问题
I am trying to use regex to match terraform module and add a comment to the beginning of the line. I am not able to use regex for the module block only. Note that some lines do repeat on other blocks like resource. The idea is to scan for module block and comment it. Any help will be greatly appreciated. Spent a lot of time bouncing ideas...
module my module {
name = myaws
version = 1.0
source = terraform.mycompany.com
tag = { cost = poc }
}
data "my file" "file-name-creation-data" {
template = file("path/file.json")
}
resource aws_iam_role_policy "my-role" {
name = "first-policy"
role = new role.rolename
tag = { cost = pic }
}
回答1:
The Terraform language is not a regular language and so there is no fully-general way to process it with regular expressions.

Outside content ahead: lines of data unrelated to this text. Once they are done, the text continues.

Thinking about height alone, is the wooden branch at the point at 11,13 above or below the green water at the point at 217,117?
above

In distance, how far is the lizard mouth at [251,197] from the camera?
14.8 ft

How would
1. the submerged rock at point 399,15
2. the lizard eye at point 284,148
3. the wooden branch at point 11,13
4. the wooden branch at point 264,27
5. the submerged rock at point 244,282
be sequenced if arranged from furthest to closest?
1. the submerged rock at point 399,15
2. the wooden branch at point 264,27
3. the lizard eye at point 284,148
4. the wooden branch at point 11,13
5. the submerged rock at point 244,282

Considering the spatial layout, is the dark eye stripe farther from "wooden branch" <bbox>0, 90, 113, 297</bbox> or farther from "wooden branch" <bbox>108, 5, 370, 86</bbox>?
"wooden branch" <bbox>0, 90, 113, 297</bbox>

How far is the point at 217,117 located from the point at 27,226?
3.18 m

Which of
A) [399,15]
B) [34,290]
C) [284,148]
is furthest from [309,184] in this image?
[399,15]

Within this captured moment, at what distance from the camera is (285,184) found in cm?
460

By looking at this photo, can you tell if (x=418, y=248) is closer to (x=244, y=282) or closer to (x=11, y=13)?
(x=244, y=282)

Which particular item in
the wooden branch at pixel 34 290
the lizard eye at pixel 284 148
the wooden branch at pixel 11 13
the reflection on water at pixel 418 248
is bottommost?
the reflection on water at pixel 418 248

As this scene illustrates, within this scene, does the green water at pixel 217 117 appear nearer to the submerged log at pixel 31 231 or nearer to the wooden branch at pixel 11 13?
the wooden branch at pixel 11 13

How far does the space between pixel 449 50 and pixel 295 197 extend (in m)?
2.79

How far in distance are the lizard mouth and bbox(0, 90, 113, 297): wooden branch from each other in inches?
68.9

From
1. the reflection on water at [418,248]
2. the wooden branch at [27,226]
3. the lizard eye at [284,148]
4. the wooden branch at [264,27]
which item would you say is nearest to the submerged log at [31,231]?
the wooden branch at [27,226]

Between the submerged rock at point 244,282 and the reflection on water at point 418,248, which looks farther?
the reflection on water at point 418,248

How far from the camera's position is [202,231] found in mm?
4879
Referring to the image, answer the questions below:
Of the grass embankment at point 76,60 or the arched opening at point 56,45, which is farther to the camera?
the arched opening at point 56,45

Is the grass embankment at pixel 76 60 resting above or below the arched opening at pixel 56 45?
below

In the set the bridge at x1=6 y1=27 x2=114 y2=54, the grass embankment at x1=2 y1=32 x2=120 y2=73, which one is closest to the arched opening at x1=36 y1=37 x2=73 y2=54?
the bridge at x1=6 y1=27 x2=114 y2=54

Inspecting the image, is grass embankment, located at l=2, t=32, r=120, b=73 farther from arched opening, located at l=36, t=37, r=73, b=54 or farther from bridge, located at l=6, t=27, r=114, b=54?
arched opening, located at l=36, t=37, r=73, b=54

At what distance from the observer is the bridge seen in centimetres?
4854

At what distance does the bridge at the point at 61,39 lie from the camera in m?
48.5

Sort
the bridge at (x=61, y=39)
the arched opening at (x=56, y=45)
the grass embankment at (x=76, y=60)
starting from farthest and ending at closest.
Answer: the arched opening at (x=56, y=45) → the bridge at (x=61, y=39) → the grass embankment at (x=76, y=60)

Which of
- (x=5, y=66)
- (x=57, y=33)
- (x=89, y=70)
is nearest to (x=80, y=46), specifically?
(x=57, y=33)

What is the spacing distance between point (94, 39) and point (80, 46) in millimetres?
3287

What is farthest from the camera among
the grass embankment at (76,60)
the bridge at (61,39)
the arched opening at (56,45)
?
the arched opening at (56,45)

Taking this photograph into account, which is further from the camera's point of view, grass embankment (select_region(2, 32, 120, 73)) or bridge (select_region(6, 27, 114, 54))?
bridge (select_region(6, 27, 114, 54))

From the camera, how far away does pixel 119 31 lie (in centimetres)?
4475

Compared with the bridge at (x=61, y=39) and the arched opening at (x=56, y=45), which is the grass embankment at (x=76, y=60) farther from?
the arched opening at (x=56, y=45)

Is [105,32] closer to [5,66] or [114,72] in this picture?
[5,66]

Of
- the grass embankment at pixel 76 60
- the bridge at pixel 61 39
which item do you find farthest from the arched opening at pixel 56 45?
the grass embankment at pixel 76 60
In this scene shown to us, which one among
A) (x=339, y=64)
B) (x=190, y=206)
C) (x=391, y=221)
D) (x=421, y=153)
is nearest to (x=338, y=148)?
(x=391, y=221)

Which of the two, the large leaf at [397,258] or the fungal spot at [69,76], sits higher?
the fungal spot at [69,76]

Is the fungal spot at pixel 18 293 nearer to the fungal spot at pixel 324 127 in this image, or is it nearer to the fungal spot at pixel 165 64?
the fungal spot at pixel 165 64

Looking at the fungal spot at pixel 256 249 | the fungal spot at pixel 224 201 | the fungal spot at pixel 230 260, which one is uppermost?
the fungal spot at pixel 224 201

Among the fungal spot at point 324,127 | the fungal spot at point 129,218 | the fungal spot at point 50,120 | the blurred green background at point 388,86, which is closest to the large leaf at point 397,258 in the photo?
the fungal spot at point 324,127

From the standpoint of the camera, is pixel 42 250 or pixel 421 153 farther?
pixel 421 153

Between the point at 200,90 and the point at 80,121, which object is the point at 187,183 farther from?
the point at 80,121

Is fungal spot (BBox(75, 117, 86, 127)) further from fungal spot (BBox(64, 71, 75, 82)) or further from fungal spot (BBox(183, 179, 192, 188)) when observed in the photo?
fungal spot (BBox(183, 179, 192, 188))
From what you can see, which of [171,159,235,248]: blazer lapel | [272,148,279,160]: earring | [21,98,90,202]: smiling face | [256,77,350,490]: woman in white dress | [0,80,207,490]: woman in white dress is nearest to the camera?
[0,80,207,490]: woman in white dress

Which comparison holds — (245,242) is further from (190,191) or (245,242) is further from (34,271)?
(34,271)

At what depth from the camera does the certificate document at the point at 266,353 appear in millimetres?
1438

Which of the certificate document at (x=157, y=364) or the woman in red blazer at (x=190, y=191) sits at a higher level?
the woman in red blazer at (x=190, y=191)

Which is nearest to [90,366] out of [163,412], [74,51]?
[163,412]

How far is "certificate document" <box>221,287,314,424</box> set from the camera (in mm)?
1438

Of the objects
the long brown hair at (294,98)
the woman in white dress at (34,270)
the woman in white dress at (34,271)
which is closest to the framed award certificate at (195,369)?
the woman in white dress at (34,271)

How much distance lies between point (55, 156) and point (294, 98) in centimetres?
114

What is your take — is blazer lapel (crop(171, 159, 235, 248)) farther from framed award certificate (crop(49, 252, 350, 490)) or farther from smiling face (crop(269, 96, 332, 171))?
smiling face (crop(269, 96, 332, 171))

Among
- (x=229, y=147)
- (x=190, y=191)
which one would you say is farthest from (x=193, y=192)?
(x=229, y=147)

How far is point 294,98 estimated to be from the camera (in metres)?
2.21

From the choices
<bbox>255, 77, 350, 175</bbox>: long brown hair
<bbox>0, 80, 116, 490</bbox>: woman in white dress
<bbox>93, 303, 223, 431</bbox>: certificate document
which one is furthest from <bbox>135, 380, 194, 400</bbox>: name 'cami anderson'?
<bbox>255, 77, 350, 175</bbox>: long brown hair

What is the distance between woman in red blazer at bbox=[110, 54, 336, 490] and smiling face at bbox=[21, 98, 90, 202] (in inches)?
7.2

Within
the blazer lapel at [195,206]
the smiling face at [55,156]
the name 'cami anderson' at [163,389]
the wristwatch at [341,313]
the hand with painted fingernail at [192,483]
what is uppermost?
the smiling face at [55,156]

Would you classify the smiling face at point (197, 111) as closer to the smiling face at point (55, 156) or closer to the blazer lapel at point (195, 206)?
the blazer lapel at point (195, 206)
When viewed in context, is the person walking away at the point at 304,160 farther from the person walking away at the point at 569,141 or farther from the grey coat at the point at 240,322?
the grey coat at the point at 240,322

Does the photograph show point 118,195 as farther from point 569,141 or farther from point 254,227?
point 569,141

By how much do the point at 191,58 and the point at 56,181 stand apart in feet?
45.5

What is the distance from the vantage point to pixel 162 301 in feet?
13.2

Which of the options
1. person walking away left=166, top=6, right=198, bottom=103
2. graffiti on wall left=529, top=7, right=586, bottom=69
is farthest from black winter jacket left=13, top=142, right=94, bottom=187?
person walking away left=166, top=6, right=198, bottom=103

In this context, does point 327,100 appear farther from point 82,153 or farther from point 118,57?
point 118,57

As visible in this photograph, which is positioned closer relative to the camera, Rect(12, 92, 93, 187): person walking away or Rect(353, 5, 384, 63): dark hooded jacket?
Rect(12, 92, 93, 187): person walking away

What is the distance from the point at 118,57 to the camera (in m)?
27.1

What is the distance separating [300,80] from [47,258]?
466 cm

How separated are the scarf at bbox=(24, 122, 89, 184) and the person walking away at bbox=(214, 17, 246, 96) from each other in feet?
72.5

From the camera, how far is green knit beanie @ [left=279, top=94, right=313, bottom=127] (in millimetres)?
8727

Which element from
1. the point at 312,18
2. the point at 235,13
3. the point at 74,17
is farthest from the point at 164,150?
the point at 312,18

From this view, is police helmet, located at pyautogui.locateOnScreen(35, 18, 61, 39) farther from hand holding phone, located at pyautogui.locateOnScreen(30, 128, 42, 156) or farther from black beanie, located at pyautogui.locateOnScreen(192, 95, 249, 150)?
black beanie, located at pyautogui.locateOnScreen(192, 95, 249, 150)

However, the language has some constraints on its block syntax that mean you can potentially write a "good enough" heuristic that will deal with most cases (but still not all). Here are some useful facts about the Terraform language that can help constrain the problem a little:
The opening of a block must always appear all on the same line, including the opening brace. It's not valid to include additional newlines between the
module
keyword and the{
brace.There are two ways to write a block:
- Normal layout is for the header to be on a line of its own, ending with the opening brace that introduces the block body:
{
. - The compact single-line layout has the entire block on one line, with a single argument inside like
module "foo" { source = "./bar" }
.
- Normal layout is for the header to be on a line of its own, ending with the opening brace that introduces the block body:
The closing brace for a block in normal layout is always on a line of its own.
There are some not-so-convenient facts too, of course:
Terraform also uses braces for its object constructor expressions, so naively hunting for opening and closing braces will find both block boundaries and object constructor boundaries.
The string template syntax uses
${
or%{
as its opening delimiters, but it uses}
as its closing delimiters, adding a third meaning of a closing brace.The "heredoc" syntax escapes from the normal parsing rules and means that arbitrary numbers of braces (that do not need to be balanced) can appear. But they always start with a
<<
or<<-
followed by an identifier at the end of a line and then end with that same identifier on a line of its own.
With all of that said, if you have control over the input and can ensure it will not include "edge cases" like comments in the middle of block headers, heredoc sequences containing what looks like a module block, etc then you may be able to get a "good enough" result by processing the input on a line-by-line basis:
- Let B = 0
- For each line in the input:
- If B is zero:
- If the line matches
^module ["\w- ]*{
then take whatever action you want to take for a module block. - For each character in the line:
- If character is
{
then increment B - If character is
}
then decrement B
This uses a naive brace-counting approach to approximate finding the boundaries of blocks. It will fail if the input contains literal string (either quoted or heredoc) with unbalanced braces inside it, so you might try to improve on that by counting open/close quote and heredoc marker pairs too.
Anything short of a full parser for the language will always have some edge-case it can't handle, but if you can constrain your input to not include any situation that your simpler ruleset can't understand then an approach like the above might work for you.
If you were willing to write your program in Go then you'd be able to use the hclwrite package which is a part of the underlying library Terraform uses to implement its language syntax. It has a full parser and allows making "surgical" edits to what it reads, though at the time I write this it doesn't seem to have functions for adding comments to blocks in particular so it's not currently ready to solve your specific goal here.
It might be useful to others who find this question in future that have other goals related to modifying existing Terraform configurations, and it may get additional functionality to support other use-cases in the future.